# Labs with BLUE eyes



## gdluck (May 27, 2005)

Looking for a pup I ran across an add for a fox red with BLUE eyes. Any ideas how that can happen?

A google search AFTER the fact answere all the questions.


----------



## Julie R. (Jan 13, 2003)

If it was a puppy, it's very common for them to have blue eyes til 3 mos. or longer if the eventual eye color will be light yellow. All puppies' eyes are blue when they first open but brown-eyed dogs turn to brown within a week or two. Chesapeakes have amber to yellow eyes, so they stay blue or blue green longer. The faster they turn, the darker the eventual eye color will be. The dog in my avatar, Panda, had blue eyes til she was almost 6 mos. As you can see, they are very light yellow. Below is a photo of one of her pups at 8 wks. with her baby blues.


----------



## mostlygold (Aug 5, 2006)

Oh that one will never do anything wrong. Just look at that angelic face.

dawn


----------



## moscowitz (Nov 17, 2004)

Dawn you getting ready to meet my two new young chessies. Jay is son of Larry and Sam is son of MIke Coutu's FC Chester.

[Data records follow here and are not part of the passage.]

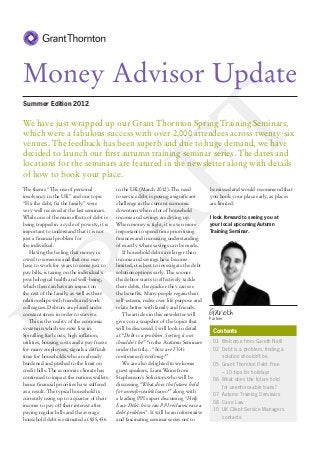 Money Advisor Update
Summer Edition 2012

We have just wrapped up our Grant Thornton Spring Training Seminars,




                           FT
which were a fabulous success with over 2,000 attendees across twenty-six
venues. The feedback has been superb and due to huge demand, we have
decided to launch our first autumn training seminar series. The dates and
locations for the seminars are featured in the newsletter along with details
of how to book your place.
The theme “The rise of personal              in the UK (March 2012). The need              be missed and would recommend that
insolvency in the UK” and our topic          to service debt is posing a significant       you book your place early, as places
“Fix the debt, fix the family” were          challenge in the current economic             are limited.
very well received at the last seminars.     downturn when a lot of household
RA
While one of the main effects of debt is     income and savings are drying up.             I look forward to seeing you at
being trapped in a cycle of poverty, it is   When money is tight, it is even more          your local upcoming Autumn
important to understand that it is not       important to spend time prioritising          Training Seminar.
just a financial problem for                 finances and increasing understanding
the individual.                              of exactly where savings can be made.
   Having the feeling that money is              If household debts are larger than
owed to someone and that one may             income and savings have become
have to work for years to come just to       limited, it is best to investigate the debt
pay bills, is taxing on the individual’s     solution options early. The sooner
psychological health and well-being,         the debtor starts to effectively tackle
which then can have an impact on             their debts, the quicker they can see
the rest of the family, as well as their     the benefits. Many people regain their
relationships with friends and work          self-esteem, rediscover life purpose and
colleagues. Debtors are placed under         relate better with family and friends.
constant stress in order to survive.             The articles in this newsletter will      Gareth
D

                                                                                           Partner
   This is the reality of the economic       give you a snapshot of the topics that
system in which we now live in.              will be discussed. I will look in detail
                                                                                            Contents
Spiralling fuel costs, high inflation,       at “Debt is a problem. Sorting it out
utilities, housing costs and a pay freeze    shouldn’t be” “in the Autumn Seminars          01	 Welcome from Gareth Neill
for many employees, signals a difficult      under the title... “how are IVA’s              02	 Debt is a problem, finding a
time for households who are already          continuously evolving?”                        	 solution shouldn’t be.
burdened and pushed to the limit on              We are also delighted to welcome           05	 Grant Thornton Debt Free
credit bills. The economic climate has       guest speakers, Liam Waine from                	 – 10 tips for holidays
continued to impact the nations wallets      Stephenson’s Solicitors who will be            06	 What does the future hold
hence financial priorities have suffered     discussing “What does the future hold          	 for unenforceable loans?
as a result. The typical household is        for unenforceable loans?” along with
                                                                                            07	 Autumn Training Seminars
currently using up to a quarter of their     a leading PPI expert discussing “Help
                                                                                            08	 Case Law
income to pay off their interest after       Ease Debt: how can PPI reclaims ease a
                                                                                            10	 UK Client Service Managers
paying regular bills and the average         debt problem”. It will be an informative
household debt is estimated at £55,436       and fascinating seminar series not to          	contacts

They are both very different but you can't take your eyes off them for a second.


----------



## firehouselabs (Jan 23, 2008)

I have a female lab from Code Blue lines that has/had a blue eye. It was blue green at 7 wks and instead of getting darker and turning brown like her right eye did, it just kept getting lighter until it turned an icy blue with yellow tints to the outer ring. Had her CERF'd and found out that it was a fluke and did not hurt her vision nor was it a cause for not breeding in the future. There is a name for the condition (same thing that collies, shelties, and australian shepherds, and huskies have that can cause bi-colored or merle eyed dogs) but off the top of my head I can't think of it. As she has gotten older, it is more an icy yellow with blue hints. 

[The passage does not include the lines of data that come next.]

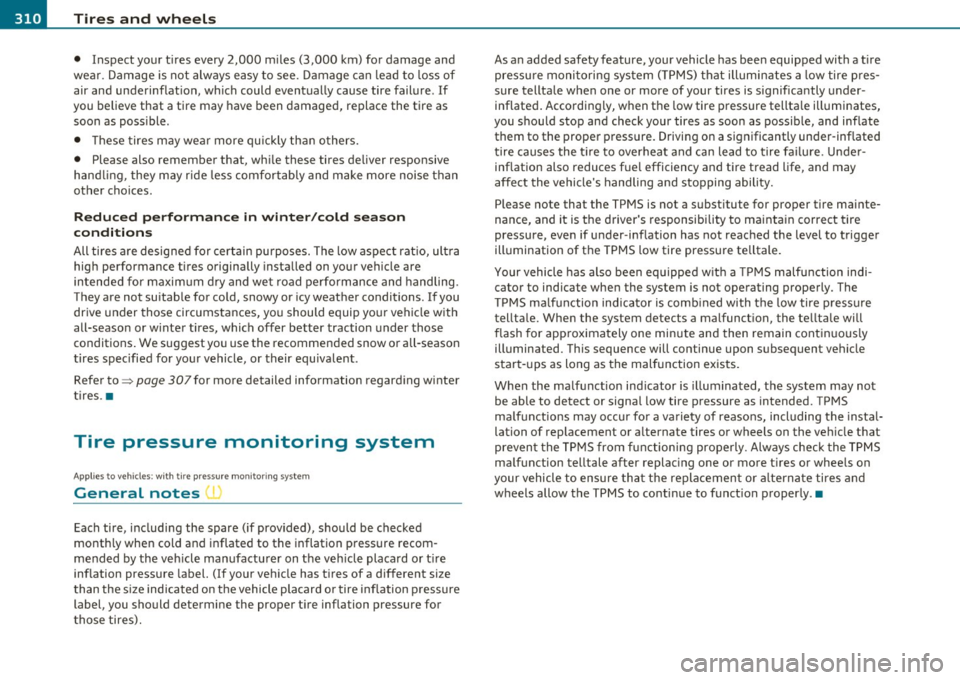 AUDI A5 COUPE 2011  Owners Manual -~_T_ i_ re _ s_ a_n _ d_ w_ h _e_ e_ ls _________________________________________________  _ 
• Inspect  your tires  every  2,000  miles (3,000  km) for  damage  and 
wear . Damage  is not  always 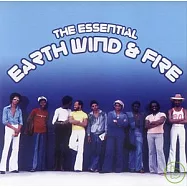 Earth Wind & Fire / The Essential(球風火樂團 / 世紀精選(亞洲特別版))
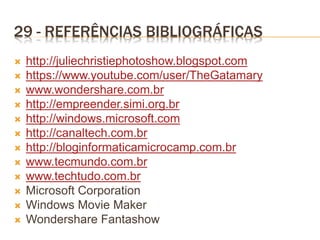 29 - REFERÊNCIAS BIBLIOGRÁFICAS
 http://juliechristiephotoshow.blogspot.com
 https://www.youtube.com/user/TheGatamary
 www.wondershare.com.br
 http://empreender.simi.org.br
 http://windows.microsoft.com
 http://canaltech.com.br
 http://bloginformaticamicrocamp.com.br
 www.tecmundo.com.br
 www.techtudo.com.br
 Microsoft Corporation
 Windows Movie Maker
 Wondershare Fantashow
 
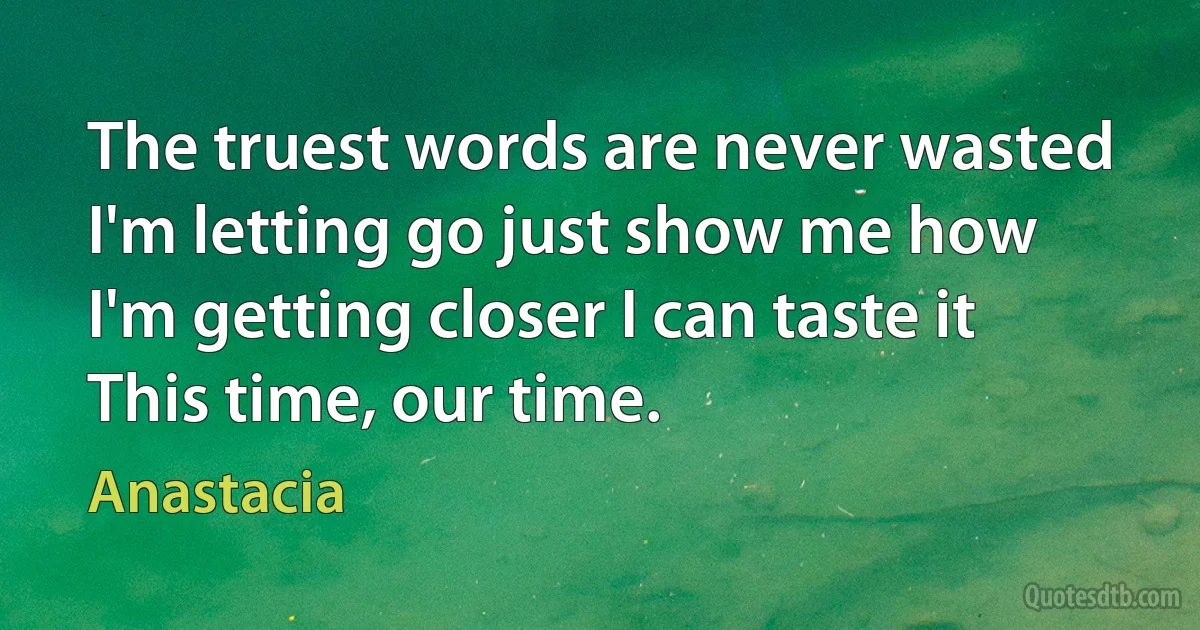 The truest words are never wasted
I'm letting go just show me how
I'm getting closer I can taste it
This time, our time. (Anastacia)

Now, just because it does not preclude my breeding of this dog (possibly in the future), it should *NOT* be perpetuated as a selling point or as some _rare_ or _special_ type of lab! No one trait (especially something as stupid as color of coat or eyes) should be the main focus of breeding! If that is the main selling point for a litter, don't walk away- run!


----------



## windycanyon (Dec 21, 2007)

I've never seen blue after 3-4 wks here. No idea!


----------